Wednesday, April 13, 2011

The Digital Divide isn't all that Bad

Danah Boyd raised some interesting points about the class segregation that goes on in cyberspace. Her point about Facebook initially being just for privileged white kids was fairly accurate. In early 2007, I worked at a restaurant in downtown Ann Arbor. I remember the restaurant hosts were all University of Michigan students and one night a couple of them were complaining about the "riff-raff" coming onto Facebook. This elitist attitude about Facebook was definitely out there, but has gone away over the past few years.

A girl I know from middle school, that moved down south, just recently joined Facebook. Her family had a low income and they could easily be grouped in with the "Nascar" stereotype. Occasionally I would log into MySpace to see what was new with her. Most of the time the content posted would be considered of "low cultural" value and this plays into the point Boyd made about the low income divide.

"...Modern day white flight. Whites were more likely to leave or choose Facebook. The educated were more likely to leave or choose Facebook. Those from wealthier backgrounds were more likely to leave or choose Facebook. Those from the suburbs were more likely to leave or choose Facebook."

With that said, I think it's ridiculous to get angry at privileged white kids for wanting to separate themselves from the crowd of the uneducated. With sites like Linked In and The Ladders (Six-figure income members only allowed), it is clear that there is a demand for further cultural segregation online. Is this really a shocker or such a bad thing?

The basic premise that the internet should defy offline society's cultural issues is absurd. It is great to see the internet uniting so many, but there will always be some level of segregation present. Boyd is clearly overly liberal on these issues.

"We desperately need to address issues of access and media literacy to combat this, but we also need to re-engage around broader issues of inequality, intolerance, and social divisions."
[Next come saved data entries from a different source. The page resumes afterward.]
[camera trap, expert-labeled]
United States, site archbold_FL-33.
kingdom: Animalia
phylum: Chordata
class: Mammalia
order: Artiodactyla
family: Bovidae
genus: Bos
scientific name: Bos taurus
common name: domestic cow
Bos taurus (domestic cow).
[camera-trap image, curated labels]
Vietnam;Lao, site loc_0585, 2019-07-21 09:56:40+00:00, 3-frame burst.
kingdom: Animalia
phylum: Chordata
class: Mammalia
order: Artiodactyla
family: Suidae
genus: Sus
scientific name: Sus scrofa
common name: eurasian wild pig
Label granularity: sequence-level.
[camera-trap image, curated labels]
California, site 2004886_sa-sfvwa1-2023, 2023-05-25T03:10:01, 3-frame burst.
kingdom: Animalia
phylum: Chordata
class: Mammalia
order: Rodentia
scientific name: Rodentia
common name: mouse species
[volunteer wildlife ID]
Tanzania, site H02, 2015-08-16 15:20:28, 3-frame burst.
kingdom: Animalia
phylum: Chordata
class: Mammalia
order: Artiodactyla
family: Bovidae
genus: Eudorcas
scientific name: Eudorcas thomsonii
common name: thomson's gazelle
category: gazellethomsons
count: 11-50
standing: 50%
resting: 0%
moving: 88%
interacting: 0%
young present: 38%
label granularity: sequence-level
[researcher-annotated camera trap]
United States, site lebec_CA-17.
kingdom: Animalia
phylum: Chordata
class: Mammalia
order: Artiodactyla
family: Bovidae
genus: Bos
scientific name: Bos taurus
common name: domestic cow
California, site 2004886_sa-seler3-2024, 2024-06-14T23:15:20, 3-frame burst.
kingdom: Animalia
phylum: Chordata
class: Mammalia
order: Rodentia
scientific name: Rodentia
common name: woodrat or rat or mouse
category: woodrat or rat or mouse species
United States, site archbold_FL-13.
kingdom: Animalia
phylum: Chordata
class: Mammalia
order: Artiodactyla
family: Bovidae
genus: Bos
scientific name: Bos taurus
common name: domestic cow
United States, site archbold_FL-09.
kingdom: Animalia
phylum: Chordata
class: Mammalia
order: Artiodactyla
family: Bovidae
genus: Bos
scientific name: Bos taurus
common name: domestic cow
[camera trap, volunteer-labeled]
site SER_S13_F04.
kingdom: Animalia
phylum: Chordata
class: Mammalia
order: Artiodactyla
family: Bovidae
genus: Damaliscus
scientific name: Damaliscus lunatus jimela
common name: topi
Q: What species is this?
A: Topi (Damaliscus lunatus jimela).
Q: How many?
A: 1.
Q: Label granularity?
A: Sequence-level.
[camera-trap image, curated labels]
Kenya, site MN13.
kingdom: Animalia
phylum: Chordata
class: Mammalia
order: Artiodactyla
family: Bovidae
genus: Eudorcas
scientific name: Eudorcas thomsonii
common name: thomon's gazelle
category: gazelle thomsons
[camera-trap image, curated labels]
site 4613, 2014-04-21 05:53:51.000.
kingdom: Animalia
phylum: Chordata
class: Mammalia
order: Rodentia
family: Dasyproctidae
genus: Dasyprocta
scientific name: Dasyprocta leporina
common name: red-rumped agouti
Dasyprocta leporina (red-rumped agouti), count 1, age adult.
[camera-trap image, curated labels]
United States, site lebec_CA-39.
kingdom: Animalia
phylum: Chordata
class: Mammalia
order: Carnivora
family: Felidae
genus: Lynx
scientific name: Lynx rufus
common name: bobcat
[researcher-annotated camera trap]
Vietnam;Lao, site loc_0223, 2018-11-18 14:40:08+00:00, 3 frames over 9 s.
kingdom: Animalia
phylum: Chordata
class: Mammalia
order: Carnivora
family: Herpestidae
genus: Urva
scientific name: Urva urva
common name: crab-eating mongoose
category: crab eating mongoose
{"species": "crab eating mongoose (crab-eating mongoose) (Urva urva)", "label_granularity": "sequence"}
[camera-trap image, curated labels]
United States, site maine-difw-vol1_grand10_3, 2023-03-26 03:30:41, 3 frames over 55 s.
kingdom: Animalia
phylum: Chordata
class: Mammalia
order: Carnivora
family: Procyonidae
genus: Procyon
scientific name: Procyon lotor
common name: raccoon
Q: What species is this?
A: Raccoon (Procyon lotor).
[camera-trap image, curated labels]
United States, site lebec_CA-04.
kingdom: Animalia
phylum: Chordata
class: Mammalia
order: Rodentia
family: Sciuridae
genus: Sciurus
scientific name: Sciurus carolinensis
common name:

So let me get this straight, you think that because a FREE website has attracted certain groups of people before others that we need to fix this? Do we need to put broadband internet in every low income home and give computers to those households as well? So because low income families often experience unemployment we need to pay for them to be able to access the internet to play Farmville on Facebook?

This is a prime example of being overly politically correct in the way our society as a whole interacts. The elite can't stand the under-educated, while the working class can't stand the snobbery of the wealthy. Trying to balance the two polar forces is extremely difficult.